## START DATA SHOWN

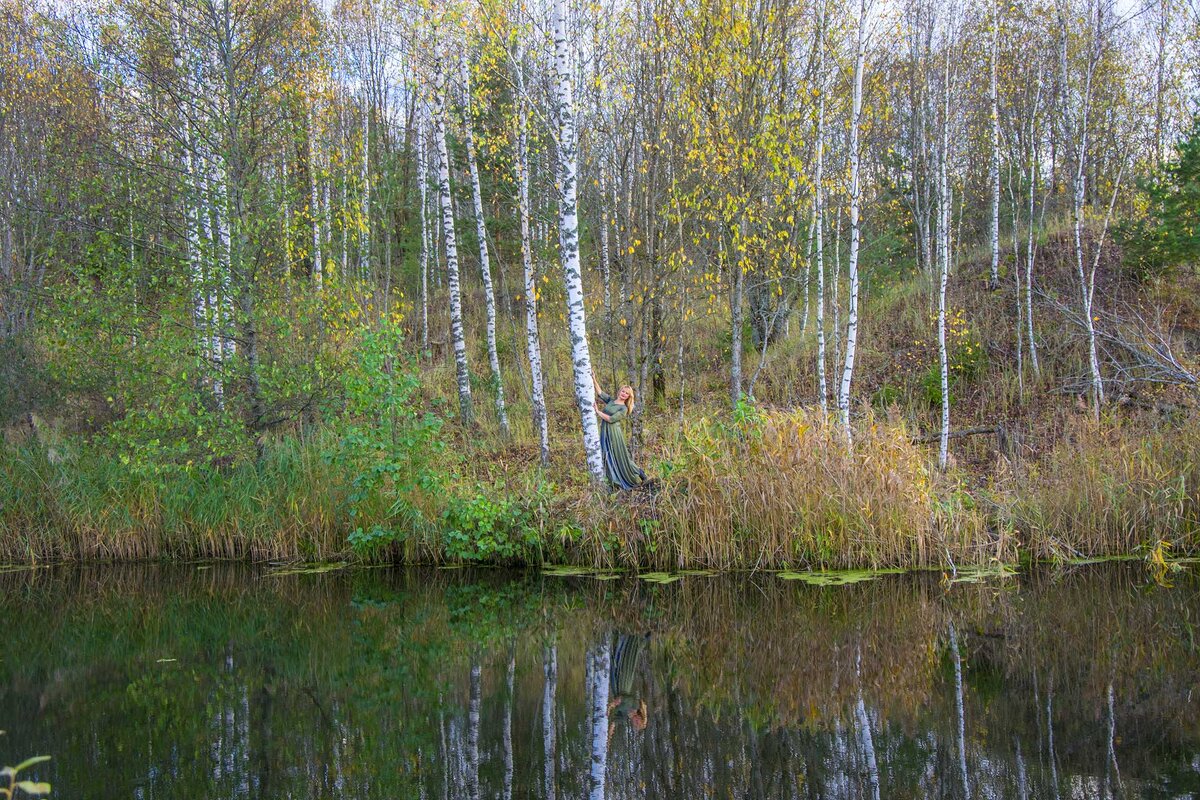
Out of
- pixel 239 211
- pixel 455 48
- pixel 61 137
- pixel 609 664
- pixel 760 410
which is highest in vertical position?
pixel 455 48

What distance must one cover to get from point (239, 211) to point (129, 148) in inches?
70.9

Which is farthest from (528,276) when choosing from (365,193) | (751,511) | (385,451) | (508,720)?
(508,720)

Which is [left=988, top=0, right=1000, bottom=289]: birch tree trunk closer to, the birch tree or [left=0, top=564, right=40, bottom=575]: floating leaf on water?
the birch tree

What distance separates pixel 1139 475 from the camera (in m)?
9.67

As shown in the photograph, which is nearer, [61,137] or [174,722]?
[174,722]

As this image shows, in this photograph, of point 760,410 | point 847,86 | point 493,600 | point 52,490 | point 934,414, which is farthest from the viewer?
point 847,86

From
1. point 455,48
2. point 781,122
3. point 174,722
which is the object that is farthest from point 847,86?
point 174,722

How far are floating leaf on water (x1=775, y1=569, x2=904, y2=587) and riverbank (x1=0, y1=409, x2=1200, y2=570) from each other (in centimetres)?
16

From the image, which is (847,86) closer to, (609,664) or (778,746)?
(609,664)

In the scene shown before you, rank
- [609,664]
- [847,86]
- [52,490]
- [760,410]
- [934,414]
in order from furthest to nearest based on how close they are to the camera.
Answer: [847,86] → [934,414] → [52,490] → [760,410] → [609,664]

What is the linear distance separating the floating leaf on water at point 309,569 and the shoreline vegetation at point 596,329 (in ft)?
1.15

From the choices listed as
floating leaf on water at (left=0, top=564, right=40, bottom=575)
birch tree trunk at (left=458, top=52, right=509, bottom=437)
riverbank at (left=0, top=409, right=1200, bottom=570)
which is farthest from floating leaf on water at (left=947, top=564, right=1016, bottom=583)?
floating leaf on water at (left=0, top=564, right=40, bottom=575)

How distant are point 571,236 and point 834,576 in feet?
15.2

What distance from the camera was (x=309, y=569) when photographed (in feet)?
35.9
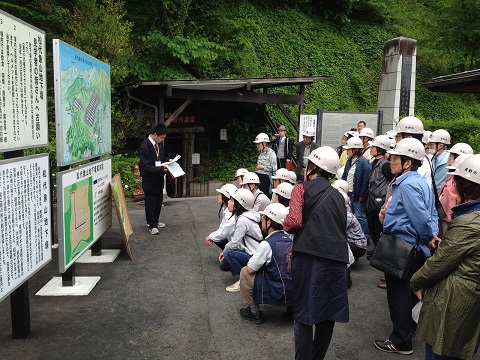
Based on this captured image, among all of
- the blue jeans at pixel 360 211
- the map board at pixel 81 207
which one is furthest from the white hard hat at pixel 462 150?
the map board at pixel 81 207

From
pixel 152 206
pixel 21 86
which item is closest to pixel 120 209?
pixel 152 206

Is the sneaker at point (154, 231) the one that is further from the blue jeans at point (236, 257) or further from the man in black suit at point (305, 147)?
the man in black suit at point (305, 147)

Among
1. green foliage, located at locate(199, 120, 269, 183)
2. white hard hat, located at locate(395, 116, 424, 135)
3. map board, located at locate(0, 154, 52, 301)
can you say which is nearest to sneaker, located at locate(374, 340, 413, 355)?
white hard hat, located at locate(395, 116, 424, 135)

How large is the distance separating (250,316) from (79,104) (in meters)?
3.53

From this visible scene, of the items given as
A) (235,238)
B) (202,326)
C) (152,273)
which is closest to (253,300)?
(202,326)

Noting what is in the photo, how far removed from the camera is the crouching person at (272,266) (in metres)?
4.67

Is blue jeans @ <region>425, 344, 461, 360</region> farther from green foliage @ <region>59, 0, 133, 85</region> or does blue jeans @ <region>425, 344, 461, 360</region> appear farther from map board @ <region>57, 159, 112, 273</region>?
green foliage @ <region>59, 0, 133, 85</region>

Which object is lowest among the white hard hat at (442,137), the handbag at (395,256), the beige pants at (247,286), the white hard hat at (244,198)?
the beige pants at (247,286)

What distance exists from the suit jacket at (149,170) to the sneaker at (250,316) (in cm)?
372

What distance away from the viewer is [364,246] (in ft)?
20.9

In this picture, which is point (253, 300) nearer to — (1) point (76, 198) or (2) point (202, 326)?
(2) point (202, 326)

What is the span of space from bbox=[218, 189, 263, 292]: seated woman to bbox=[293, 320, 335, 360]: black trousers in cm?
210

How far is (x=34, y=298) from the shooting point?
543 cm

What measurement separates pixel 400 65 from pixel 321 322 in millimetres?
13294
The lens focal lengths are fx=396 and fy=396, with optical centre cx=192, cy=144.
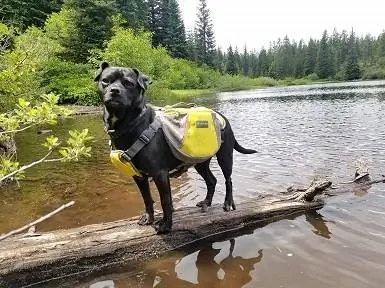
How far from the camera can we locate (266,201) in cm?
662

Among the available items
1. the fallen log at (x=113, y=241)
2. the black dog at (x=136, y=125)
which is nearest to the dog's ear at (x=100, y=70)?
the black dog at (x=136, y=125)

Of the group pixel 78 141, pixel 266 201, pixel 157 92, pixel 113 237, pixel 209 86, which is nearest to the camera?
pixel 78 141

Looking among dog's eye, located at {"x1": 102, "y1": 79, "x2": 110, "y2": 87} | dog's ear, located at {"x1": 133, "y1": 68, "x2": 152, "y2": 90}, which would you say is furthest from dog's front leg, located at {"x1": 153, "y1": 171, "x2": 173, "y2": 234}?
dog's eye, located at {"x1": 102, "y1": 79, "x2": 110, "y2": 87}

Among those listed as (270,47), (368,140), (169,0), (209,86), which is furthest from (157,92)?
(270,47)

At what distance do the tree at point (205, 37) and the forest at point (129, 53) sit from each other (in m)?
0.26

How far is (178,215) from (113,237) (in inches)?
42.4

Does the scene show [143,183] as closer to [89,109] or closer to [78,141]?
[78,141]

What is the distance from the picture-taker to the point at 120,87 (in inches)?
169

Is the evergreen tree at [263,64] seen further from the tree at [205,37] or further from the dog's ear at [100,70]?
the dog's ear at [100,70]

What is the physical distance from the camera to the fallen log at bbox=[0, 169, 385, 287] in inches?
177

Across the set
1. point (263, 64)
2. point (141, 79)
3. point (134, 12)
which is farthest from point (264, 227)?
point (263, 64)

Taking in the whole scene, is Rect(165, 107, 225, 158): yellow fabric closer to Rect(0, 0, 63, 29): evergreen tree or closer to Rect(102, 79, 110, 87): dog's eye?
Rect(102, 79, 110, 87): dog's eye

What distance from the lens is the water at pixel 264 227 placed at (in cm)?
470

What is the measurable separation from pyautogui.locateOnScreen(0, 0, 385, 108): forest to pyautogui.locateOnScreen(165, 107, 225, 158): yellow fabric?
18.4 feet
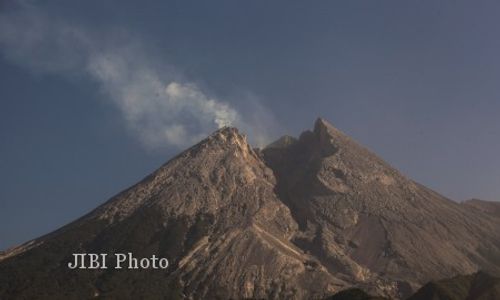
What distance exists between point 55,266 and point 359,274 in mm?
83445

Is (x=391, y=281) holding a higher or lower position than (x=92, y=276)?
lower

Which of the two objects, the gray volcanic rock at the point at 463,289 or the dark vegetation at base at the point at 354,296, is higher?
the gray volcanic rock at the point at 463,289

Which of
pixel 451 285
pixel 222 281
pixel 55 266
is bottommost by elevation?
pixel 451 285

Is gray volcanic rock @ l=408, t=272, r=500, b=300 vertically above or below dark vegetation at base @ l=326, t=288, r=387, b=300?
above

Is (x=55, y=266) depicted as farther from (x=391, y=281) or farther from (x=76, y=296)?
(x=391, y=281)

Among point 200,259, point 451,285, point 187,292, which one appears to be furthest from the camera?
point 200,259

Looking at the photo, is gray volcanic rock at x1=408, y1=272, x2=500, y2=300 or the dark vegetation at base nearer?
the dark vegetation at base

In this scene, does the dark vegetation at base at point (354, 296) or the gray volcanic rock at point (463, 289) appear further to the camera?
the gray volcanic rock at point (463, 289)

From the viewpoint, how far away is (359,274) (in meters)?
197

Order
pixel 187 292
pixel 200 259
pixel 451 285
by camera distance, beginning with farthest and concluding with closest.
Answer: pixel 200 259 < pixel 187 292 < pixel 451 285

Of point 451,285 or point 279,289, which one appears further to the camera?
point 279,289

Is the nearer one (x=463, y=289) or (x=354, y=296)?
(x=354, y=296)

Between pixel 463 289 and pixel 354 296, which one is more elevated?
pixel 463 289

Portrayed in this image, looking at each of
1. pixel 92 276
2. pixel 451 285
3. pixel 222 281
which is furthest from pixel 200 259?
pixel 451 285
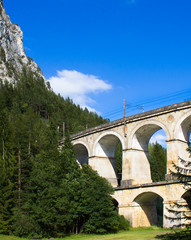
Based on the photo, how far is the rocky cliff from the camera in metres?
115

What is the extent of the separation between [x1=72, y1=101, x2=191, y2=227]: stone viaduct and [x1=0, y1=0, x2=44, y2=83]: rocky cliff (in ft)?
268

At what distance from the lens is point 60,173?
29609 millimetres

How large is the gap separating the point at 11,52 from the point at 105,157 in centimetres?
9967

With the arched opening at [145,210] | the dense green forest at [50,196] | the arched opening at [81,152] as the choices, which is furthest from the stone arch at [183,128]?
the arched opening at [81,152]

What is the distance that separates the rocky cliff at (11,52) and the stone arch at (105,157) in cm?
7715

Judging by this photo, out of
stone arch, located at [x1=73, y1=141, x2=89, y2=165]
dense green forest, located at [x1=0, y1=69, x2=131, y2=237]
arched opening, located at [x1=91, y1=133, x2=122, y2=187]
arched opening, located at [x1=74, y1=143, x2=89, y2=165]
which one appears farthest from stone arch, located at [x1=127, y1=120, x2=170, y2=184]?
arched opening, located at [x1=74, y1=143, x2=89, y2=165]

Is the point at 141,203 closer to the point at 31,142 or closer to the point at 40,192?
the point at 40,192

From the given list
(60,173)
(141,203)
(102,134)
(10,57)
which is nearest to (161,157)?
(102,134)

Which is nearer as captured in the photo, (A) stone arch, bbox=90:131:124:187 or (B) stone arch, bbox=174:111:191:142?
(B) stone arch, bbox=174:111:191:142

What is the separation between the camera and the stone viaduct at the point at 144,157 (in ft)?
93.3

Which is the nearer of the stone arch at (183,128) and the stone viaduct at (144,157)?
the stone viaduct at (144,157)

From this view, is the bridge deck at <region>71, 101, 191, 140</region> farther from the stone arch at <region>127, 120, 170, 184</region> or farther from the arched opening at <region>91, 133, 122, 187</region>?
the arched opening at <region>91, 133, 122, 187</region>

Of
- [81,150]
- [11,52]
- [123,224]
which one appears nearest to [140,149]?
[123,224]

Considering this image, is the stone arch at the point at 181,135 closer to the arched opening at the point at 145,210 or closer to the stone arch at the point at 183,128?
the stone arch at the point at 183,128
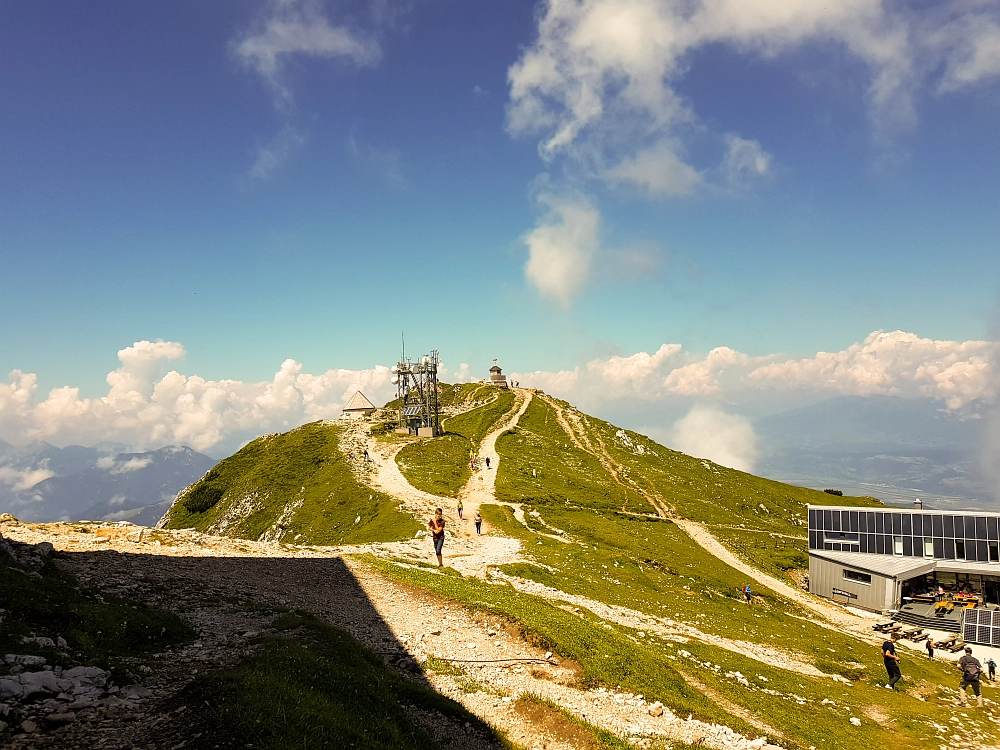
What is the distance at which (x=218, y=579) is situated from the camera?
Answer: 27.1 metres

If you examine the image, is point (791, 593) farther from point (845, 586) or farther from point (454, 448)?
point (454, 448)

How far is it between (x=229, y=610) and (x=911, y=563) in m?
75.5

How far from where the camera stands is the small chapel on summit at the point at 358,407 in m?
136

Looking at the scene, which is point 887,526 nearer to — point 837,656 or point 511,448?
point 837,656

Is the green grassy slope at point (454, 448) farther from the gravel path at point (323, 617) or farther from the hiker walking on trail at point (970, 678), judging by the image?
the hiker walking on trail at point (970, 678)

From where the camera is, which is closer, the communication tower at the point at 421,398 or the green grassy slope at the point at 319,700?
the green grassy slope at the point at 319,700

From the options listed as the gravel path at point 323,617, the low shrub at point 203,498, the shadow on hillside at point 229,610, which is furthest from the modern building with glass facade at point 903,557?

## END DATA SHOWN

TASK REQUIREMENTS — Copy the lines from the very start through the line containing "Answer: [847,86] →", that line included. Leave the pictures out of your answer.

FINAL RESULT —
Out of
- pixel 239 211
- pixel 455 48
- pixel 61 137
- pixel 609 664
- pixel 760 410
which is highest in vertical position?
pixel 455 48

What distance must one cover to get from point (239, 211) to point (129, 148) in inches?
70.9

Which is farthest from (528,276) when choosing from (365,193) | (751,511) | (385,451) | (508,720)?
(508,720)

Which is [left=988, top=0, right=1000, bottom=289]: birch tree trunk closer to, the birch tree or [left=0, top=564, right=40, bottom=575]: floating leaf on water?
the birch tree

What distance separates pixel 1139 475 from the camera (in m)?
9.67

As shown in the photograph, which is nearer, [61,137] or [174,722]?
[174,722]

As this image shows, in this photograph, of point 760,410 | point 847,86 | point 493,600 | point 52,490 | point 934,414, which is farthest from the viewer?
point 847,86

From
1. point 455,48
2. point 781,122
3. point 174,722
which is the object that is farthest from point 847,86?
point 174,722

How far are floating leaf on water (x1=775, y1=569, x2=904, y2=587) and riverbank (x1=0, y1=409, x2=1200, y2=570) from each other (in centimetres)?
16

From the image, which is (847,86) closer to, (609,664) or (778,746)?
(609,664)

In the scene shown before you, rank
- [609,664]
- [847,86]
- [52,490]
- [760,410]
- [934,414]
in order from furthest to nearest based on how close they are to the camera.
Answer: [847,86] → [934,414] → [52,490] → [760,410] → [609,664]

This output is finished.